Local school superintendents have repeatedly complained that districts had to pay for empty bus seat because of an interpretation of state law that required districts to provide a seat for every student enrolled in their schools – regardless of actual ridership

“This is a major win for us,” Herrick’s Superintendent of Schools John Bierwirth said at a board of education meeting last Thursday. “I’m glad we finally have a commissioner with enough guts to do this.”

Bierwirth said he will work out a plan with the school district’s director of transportation John Conklin and Assistant Superintendent for Business Helen Costigan, to schedule new bus routes that will help save the district money. He said he expects to present a plan to the board of education by June.

“We’ve worked out hypothetical situations in the past anticipating this change,” Bierwirth said, adding he estimated the district could eliminate two busses and save $30,000.

“We’re going to base the amount of seats needed by looking at our highest student ridership from last year,” Bierwirth said. “For example if at our highest we had 28 students riding a particular bus last year – and now we only average 15 riding that same bus this year – we shouldn’t be required to have sixty seats available, when thirty seats would make more sense.”

Bierwirth said he has been working with state Senator Jack Martins (R-Mineola) and Assemblywoman Michelle Schimel (D-Great Neck) to help put “political pressure” on the state to get the law changed, or least strike a compromise.

Great Neck Superintendent of Schools Tom Dolan said the law has been an issue for years, and expects a significant savings to the district.

“I agree with the New York State Education Department that this issue has been ‘inefficiently organized’, and I believe this will give us some latitude towards more efficient routes,” Dolan told Blank Slate Media. “We have already begun to look into this and hope to realize some savings to the district as next year. I’m hoping we can save in the six- digit range.”

Dolan credits Martins and Schimel with helping to make these changes in the state education department’s interpretation of the law.

“I think the new interpretation has been driven by Sen. Martins and Assemblywoman Schimel asking really good questions,” Dolan said. “By joining hands across party ranks they made it clear how much of an issue this was.”

Martins and Schimel are both sponsoring a bill titled “The School Bus Mandate Relief Act” in the state Legislature that would enable a school district to reduce the number of bus seats if it has a rider count in each of the preceding three years that shows a pattern of underuse.

Schimel said she introduced a similar bill three years ago that “went nowhere” at the time.

At last year’s New York State School Boards Association annual business meeting, delegates passed a resolution to permitting school districts to adjust bus seat capacity based on actual patterns of ridership. They also called on Steiner to clarify the law, and to provide a ruling to determine whether districts must provide a seat for every eligible student, or to every student who actually needs transportation.

Martins and Schimel both said they will continue to push the bill into law, despite Steiner’s interpretation.

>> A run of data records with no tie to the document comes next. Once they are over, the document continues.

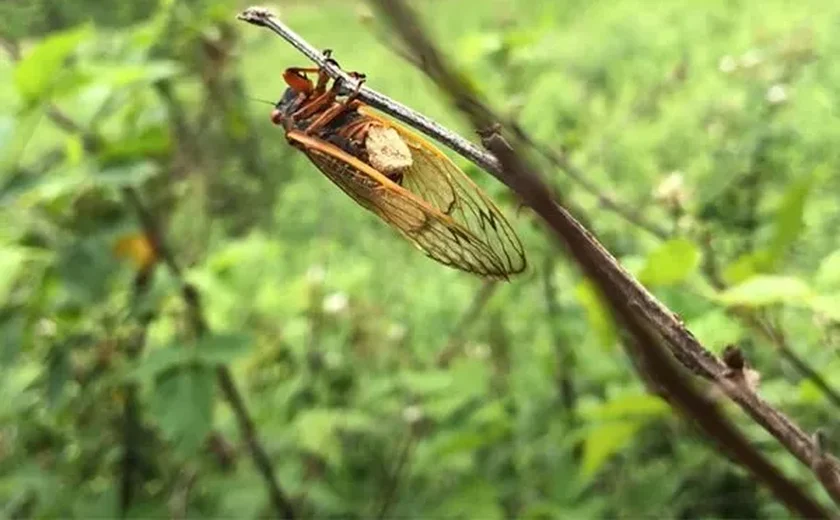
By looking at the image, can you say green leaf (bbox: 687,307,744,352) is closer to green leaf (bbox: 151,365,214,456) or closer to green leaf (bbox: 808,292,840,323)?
green leaf (bbox: 808,292,840,323)

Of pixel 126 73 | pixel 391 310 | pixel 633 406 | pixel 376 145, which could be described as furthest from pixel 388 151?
pixel 391 310

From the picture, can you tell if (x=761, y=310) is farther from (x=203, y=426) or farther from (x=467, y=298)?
(x=467, y=298)

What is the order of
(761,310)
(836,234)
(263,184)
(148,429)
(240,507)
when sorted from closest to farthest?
(761,310), (836,234), (240,507), (148,429), (263,184)

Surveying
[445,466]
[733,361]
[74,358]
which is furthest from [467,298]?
[733,361]

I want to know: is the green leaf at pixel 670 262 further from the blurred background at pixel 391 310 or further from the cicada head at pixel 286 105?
the cicada head at pixel 286 105

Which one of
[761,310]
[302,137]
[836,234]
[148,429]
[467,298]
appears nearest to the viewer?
[302,137]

“In an effort to ease the burden on our taxpayers, we are seeking ways to provide mandate relief for school districts,” Martins said in a statement. “One of the areas where it makes sense is to transportation. School districts have to provide seats on a bus for students who aren’t using them, and this is an unnecessary expense that we can eliminate. School districts can achieve savings by not having to provide unnecessary transportation.”

“I’d still like it as a law,” Schimel said. “The point of the bill is to give the law more clarity. I want the clarity to be a statute.”

Schimel said she and Martins are working on adding amendments to their bill which will make it “more flexible and transparent.”

Schimel said the bill will obligate school boards to post changes in their student bus transportation policies online. She credited the school boards for their advocacy efforts on the issue.